Le Fils de Pardaillan
change les idées.
– C’est vrai, avoua franchement Ravaillac, il me semble que je ne suis plus le même.
– Dis-moi, tu t’es confessé au père d’Aubigny. Que t’a dit le jésuite ?
A cette question plus qu’indiscrète, Ravaillac se rembrunit et non sans amertume :
– Il m’a dit que mes visions n’étaient que des imaginations. Il m’a dit qu’il ne fallait plus songer à tout cela. Il m’a conseillé de boire et bien manger et de retourner dans mon pays. Il m’a donné un sou, qu’il a emprunté.
– Il a raison, fit vivement Parfait Goulard. Ce père d’Aubigny est un honnête homme.
Et relevant son froc, il sortit une bourse qu’il vida sur la table. Elle contenait une vingtaine d’écus, somme considérable pour un pauvre moine. Il plaça dix écus devant Ravaillac ébahi et expliqua sans désemparer :
– Mais un sou pour aller d’ici à Angoulême, c’est vraiment un peu maigre. Prends ces dix écus, je te les donne de grand cœur.
– Pourquoi faire ? demanda Ravaillac tout éberlué.
– Comment, pourquoi faire ?… Mais pour t’en retourner dans ton pays, malheureux. D’Aubigny a raison, je te le répète. Il faut chasser toutes ces imaginations diaboliques de ton esprit, Ravaillac.
Et avec une émotion qui toucha profondément le sombre visionnaire, il ajouta :
– Retourne chez toi, Jean-François, crois-moi. Tu trouveras là la paix de ta conscience et le bonheur. Tu te marieras, tu auras des enfants, une famille, un foyer, tu seras enfin un homme comme tous les autres hommes.
Il y eut une longue discussion entre les deux hommes, Ravaillac s’obstinant à rester à Paris, sans dire toutefois pourquoi. Parfait Goulard se montra éloquent, et grâce peut-être à quelques nouveaux verres de vieux vin, il finit par triompher de sa résistance. Ravaillac accepta les dix écus et promit de partir le lendemain pour Angoulême. Le moine, ayant obtenu ce qu’il voulait, se leva incontinent, régla la dépense et entraîna son compagnon jusqu’à son auberge des
Trois-Pigeons
où il le quitta après l’avoir tendrement embrassé.
Il était à ce moment environ dix heures et demie. C’était le moment où Jehan le Brave quittait son logis de la rue de l’Arbre-Sec.
Pardaillan suivait toujours. Seulement, il était de plus en plus déçu et il songeait :
« Voici qui est étrange !… J’aurais juré que ce moine excitait ce malheureux détraqué au meurtre du roi… et voici que c’est tout le contraire… voici qu’il le renvoie dans son pays !… Me serais-je trompé à ce point ?… »
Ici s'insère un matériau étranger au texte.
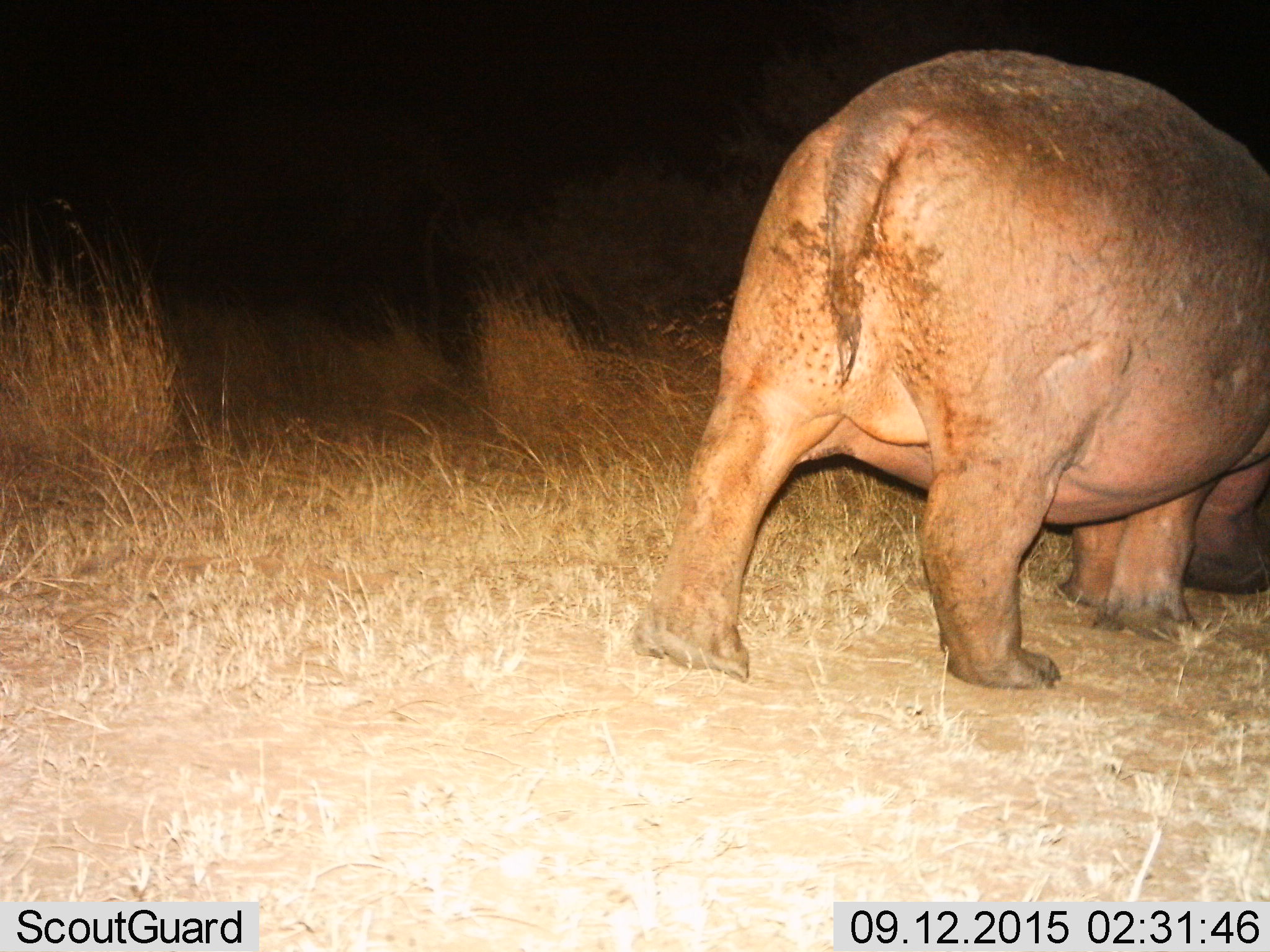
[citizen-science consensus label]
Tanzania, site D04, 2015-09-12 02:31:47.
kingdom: Animalia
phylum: Chordata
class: Mammalia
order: Artiodactyla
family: Hippopotamidae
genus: Hippopotamus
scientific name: Hippopotamus amphibius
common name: hippopotamus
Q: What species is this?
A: Hippopotamus (Hippopotamus amphibius).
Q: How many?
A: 1.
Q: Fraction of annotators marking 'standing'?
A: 32%.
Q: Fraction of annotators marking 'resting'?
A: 0%.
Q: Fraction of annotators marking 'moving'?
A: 53%.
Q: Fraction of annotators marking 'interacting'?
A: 0%.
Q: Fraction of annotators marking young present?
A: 0%.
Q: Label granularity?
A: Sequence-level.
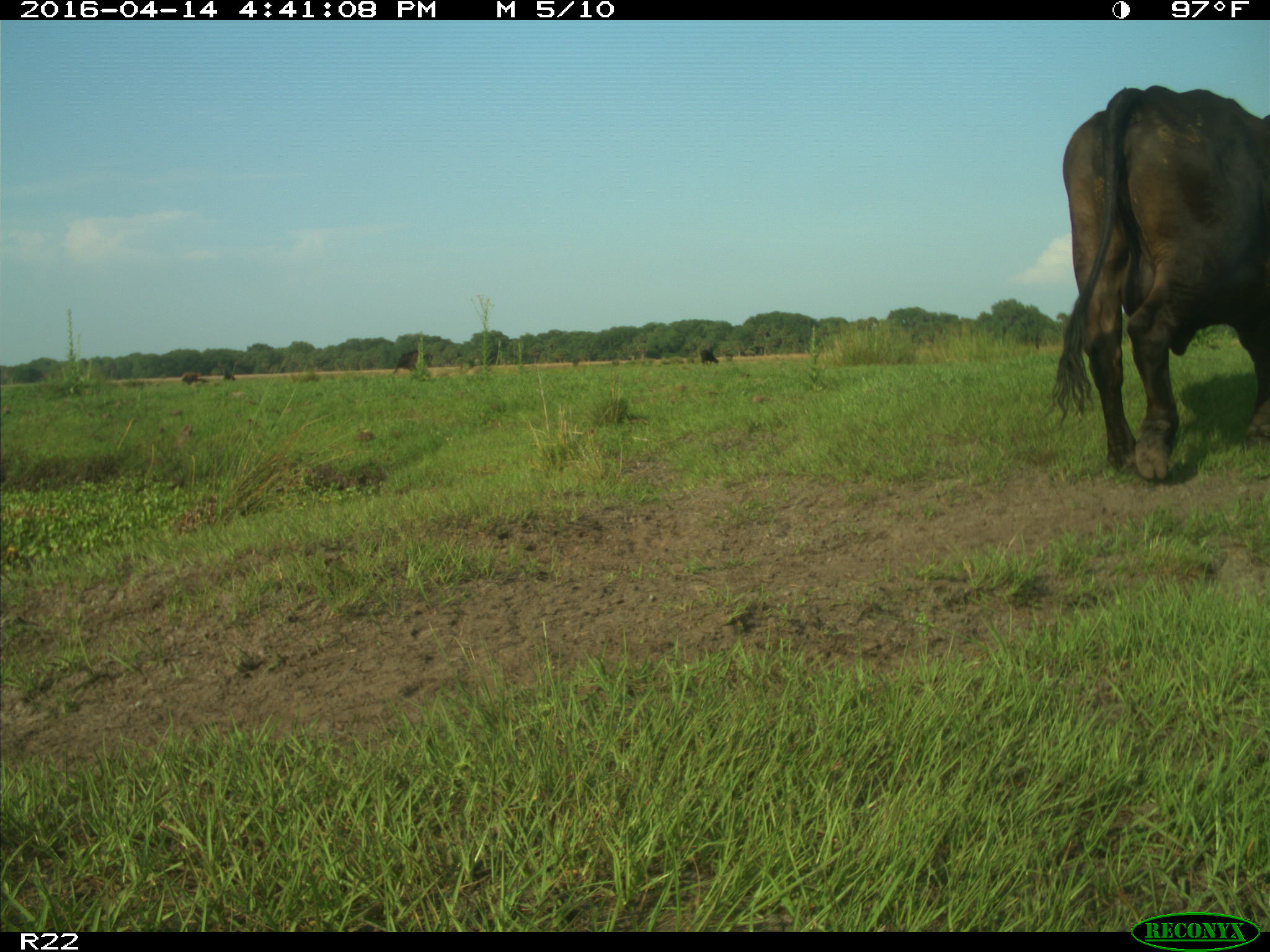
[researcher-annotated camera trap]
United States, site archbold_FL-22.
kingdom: Animalia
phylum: Chordata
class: Mammalia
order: Artiodactyla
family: Bovidae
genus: Bos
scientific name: Bos taurus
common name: domestic cow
Bos taurus (domestic cow).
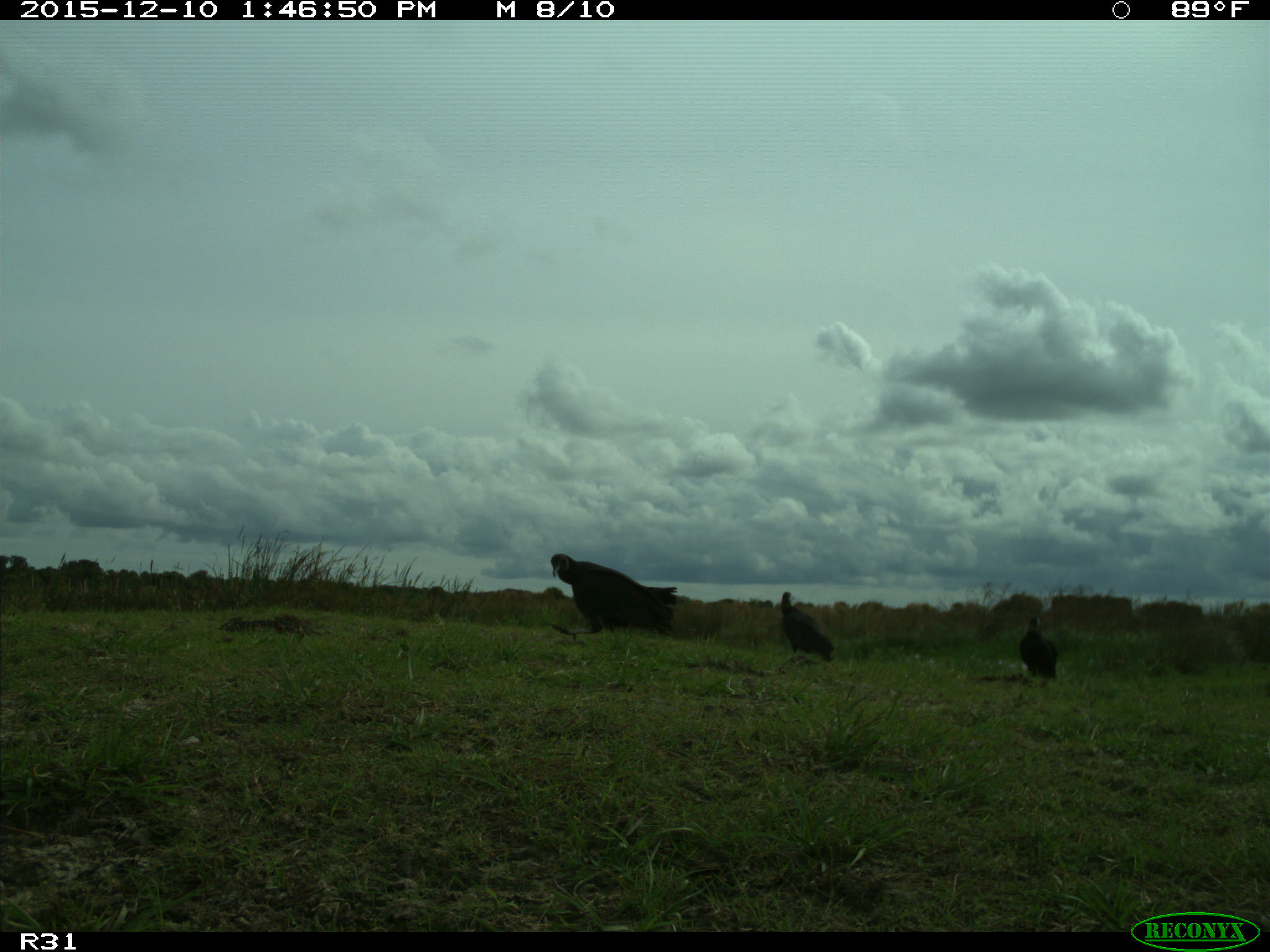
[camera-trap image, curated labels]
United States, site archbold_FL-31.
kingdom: Animalia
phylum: Chordata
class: Aves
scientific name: Aves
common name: birds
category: unidentified bird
A force de tourner et retourner la question dans son esprit, il finit pas se dire :
« Ne serait-ce pas que ce Ravaillac est devenu inutile ? En ce cas, ils auraient donc un autre instrument sous la main ?… Un autre instrument plus sûr, plus décidé… tout prêt à agir… qui agit peut-être en ce moment… Diable ! diable !… Comment savoir ? Morbleu !… »
Parfait Goulard était revenu vers la porte de la ville. Il allait lentement, comme s’il avait attendu quelqu’un. Il ne chantait plus, il s’efforçait de passer inaperçu.
Comme il approchait de la porte, un carrosse, sans escorte, en sortit. Il s’arrêta et le suivit des yeux. Le carrosse longea le « palmail » dont nous avons parlé et alla s’arrêter derrière la butte, au-dessous des deux moulins qui la couronnaient.
Parfait Goulard revint encore une fois sur ses pas, jusqu’à l’auberge des
Trois-Pigeons.
Nous avons dit que cette auberge était située à peu près en face de la chapelle Saint-Roch.
A l’époque où se déroulaient les événements que nous avons entrepris de conter, cette chapelle était placée sur une éminence, pas tout à fait au centre d’un vaste quadrilatère.
Le côté de ce quadrilatère qui longeait le faubourg et celui qui faisait face au mur d’enceinte étaient entièrement couverts de maisons. Celui qui regardait la butte Saint-Roch ne l’était qu’à moitié, et du côté de la ville. L’autre moitié, ainsi que tout le quatrième (celui qui regardait la campagne, à l’ouest) qui portait le nom de rue de Gaillon, étaient nus. Là, la terre était maintenue par un mur de soutien assez élevé. Ce mur s’arrêtait au ras du sol. En sorte que cela formait comme une espèce de terrasse du haut de laquelle on voyait jusqu’à l’entrée du couvent des capucins et même plus loin.